--- Instruksi tertulis a ---
Jawab pertanyaan berikut berdasarkan berita tentang Teluk Bima di bawah.
(i) Seperti apa wujud dan bau pencemaran di Teluk Bima menurut keterangan Pertamina?
(ii) Fenomena apa yang disebut sebagai penyebab pencemaran itu berdasarkan rapat koordinasi teknis?
(iii) Berapa parameter uji yang dipakai dalam pengambilan sampel air bersama Dinas Lingkungan Hidup Kota Bima?

============

Mataram (NTB Satu) – PT Pertamina Patra Niaga Integrated menepis dugaan minyak tumpah di Teluk Bima. Pertamina menyampaikan tidak terdapat kebocoran pipa minyak atau sesuatu yang dapat menyebabkan pencemaran lingkungan.
Fuel Terminal Manager Pertamina Bima, Damianus Fery Bayu Permana melalui keterangan pers mengatakan, seluruh sarana fasilitas Pertamina tidak mengalami kebocoran. Ia menerangkan, pencemaran di Teluk Bima tampak berbusa dan tercium bau amis.
“Berdasarkan rapat koordinasi teknis yang dipimpin oleh Deputi Bidang Koordinasi Pengelolaan Lingkungan dan Kehutanan Kementerian Koordinator Bidang Kemaritiman dan Investasi Republik Indonesia tanggal 28 April 2022, serta dinas terkait yang hadir dalam rapat, menyampaikan bahwa ini (pencemaran di Teluk Bima) adalah fenomena lendir laut atau ingus laut (sea snot),” ungkap Fery Bayu dalam keterangan pers, Kamis, 28 April 2022.
Ferry Bayu menyampaikan, pengambilan sampel air telah dilaksanakan bersama Dinas Lingkungan Hidup Kota Bima dengan 38 paramater uji berdasarkan PP 22 tahun 202. “Lampiran VIII masih dalam proses pengiriman ke lab akreditasi,” ujar Ferry Bayu.
Sampai saat ini, femomena ingus laut yang terpantau di Teluk Bima sudah bersih dibandingkan hari-hari sebelumnya.

============

--- Instruksi tertulis b ---
Hitung berapa baris di bawah ini yang memuat kata "bottom". Tuliskan angkanya saja.

============

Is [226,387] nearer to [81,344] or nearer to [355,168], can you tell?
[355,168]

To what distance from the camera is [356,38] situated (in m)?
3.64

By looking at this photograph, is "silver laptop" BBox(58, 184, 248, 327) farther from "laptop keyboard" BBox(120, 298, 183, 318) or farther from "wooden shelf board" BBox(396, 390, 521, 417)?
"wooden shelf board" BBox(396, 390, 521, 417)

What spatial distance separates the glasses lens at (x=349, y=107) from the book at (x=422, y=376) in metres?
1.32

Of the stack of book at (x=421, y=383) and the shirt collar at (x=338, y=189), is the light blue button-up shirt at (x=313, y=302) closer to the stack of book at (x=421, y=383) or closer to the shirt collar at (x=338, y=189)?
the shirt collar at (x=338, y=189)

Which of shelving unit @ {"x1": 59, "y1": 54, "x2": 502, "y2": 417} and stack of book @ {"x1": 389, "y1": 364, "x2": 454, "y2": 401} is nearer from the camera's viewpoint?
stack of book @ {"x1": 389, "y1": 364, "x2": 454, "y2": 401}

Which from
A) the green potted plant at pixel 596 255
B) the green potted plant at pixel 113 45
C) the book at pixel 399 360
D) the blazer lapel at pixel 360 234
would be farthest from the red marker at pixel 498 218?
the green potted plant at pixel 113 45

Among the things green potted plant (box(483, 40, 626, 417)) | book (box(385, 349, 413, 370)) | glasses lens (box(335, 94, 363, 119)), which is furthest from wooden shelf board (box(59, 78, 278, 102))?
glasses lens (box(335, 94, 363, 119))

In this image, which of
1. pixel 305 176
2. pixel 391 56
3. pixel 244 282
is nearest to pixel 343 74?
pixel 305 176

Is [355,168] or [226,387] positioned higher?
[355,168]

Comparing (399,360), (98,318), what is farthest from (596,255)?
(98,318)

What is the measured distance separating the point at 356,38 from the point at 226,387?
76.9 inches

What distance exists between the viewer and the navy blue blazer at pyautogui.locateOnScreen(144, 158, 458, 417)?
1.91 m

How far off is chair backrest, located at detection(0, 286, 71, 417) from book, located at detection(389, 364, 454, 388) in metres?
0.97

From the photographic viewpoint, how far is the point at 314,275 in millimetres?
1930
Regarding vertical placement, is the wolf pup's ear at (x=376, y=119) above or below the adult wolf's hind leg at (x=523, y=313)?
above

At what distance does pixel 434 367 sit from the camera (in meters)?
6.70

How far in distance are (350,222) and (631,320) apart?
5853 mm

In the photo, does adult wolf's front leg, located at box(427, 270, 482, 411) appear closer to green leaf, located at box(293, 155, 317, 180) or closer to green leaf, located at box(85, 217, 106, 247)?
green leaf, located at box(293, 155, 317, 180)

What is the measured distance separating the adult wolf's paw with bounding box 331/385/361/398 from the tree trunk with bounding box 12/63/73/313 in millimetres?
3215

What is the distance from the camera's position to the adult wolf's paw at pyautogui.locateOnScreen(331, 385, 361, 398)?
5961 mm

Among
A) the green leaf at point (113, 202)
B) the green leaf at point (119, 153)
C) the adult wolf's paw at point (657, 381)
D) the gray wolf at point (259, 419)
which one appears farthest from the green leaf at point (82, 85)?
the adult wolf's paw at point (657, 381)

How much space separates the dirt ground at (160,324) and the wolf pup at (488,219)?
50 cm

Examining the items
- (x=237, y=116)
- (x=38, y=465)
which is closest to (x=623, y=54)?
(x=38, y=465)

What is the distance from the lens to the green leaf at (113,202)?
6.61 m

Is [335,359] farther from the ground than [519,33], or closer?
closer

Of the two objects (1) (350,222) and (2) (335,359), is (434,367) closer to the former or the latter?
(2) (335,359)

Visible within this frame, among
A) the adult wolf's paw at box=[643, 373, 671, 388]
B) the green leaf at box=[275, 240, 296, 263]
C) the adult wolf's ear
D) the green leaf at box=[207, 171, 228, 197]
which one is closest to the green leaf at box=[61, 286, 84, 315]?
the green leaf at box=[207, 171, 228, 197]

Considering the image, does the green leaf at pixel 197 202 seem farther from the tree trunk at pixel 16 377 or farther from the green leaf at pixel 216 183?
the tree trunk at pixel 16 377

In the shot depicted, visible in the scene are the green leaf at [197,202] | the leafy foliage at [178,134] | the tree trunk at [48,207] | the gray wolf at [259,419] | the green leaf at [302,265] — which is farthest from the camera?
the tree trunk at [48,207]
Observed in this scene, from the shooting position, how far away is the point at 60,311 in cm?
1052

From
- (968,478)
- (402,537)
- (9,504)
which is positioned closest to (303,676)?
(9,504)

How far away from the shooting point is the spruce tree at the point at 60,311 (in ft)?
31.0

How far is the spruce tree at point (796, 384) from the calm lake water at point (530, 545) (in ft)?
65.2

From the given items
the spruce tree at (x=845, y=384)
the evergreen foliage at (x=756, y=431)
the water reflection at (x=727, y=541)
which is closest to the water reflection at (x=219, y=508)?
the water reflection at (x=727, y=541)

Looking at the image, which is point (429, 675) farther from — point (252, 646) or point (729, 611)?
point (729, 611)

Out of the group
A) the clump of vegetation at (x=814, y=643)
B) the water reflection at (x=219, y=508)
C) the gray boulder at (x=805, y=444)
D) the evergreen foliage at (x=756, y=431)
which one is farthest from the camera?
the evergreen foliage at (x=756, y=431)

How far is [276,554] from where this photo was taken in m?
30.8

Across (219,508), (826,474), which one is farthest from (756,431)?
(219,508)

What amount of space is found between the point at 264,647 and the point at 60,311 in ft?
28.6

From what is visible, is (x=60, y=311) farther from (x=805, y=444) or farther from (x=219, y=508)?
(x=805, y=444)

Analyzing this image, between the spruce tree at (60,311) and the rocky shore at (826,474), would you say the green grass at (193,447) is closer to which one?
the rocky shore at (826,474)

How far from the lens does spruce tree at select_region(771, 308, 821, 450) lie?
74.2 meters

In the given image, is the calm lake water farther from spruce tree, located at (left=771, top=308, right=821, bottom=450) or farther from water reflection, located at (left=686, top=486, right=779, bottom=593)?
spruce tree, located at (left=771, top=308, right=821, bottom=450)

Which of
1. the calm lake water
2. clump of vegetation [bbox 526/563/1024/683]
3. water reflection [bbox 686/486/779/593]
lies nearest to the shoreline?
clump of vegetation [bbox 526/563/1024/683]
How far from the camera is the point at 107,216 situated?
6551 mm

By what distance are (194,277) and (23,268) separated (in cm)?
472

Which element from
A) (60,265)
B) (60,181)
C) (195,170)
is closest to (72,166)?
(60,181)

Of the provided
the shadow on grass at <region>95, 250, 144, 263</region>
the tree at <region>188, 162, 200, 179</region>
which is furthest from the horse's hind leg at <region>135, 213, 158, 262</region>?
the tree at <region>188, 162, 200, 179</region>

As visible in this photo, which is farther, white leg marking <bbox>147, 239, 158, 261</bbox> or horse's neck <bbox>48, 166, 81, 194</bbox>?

============

--- Hasil yang benar a ---
(i) Pencemaran itu tampak berbusa dan tercium bau amis.
(ii) Fenomena lendir laut atau ingus laut (sea snot).
(iii) 38 parameter uji.

--- Hasil yang benar b ---
2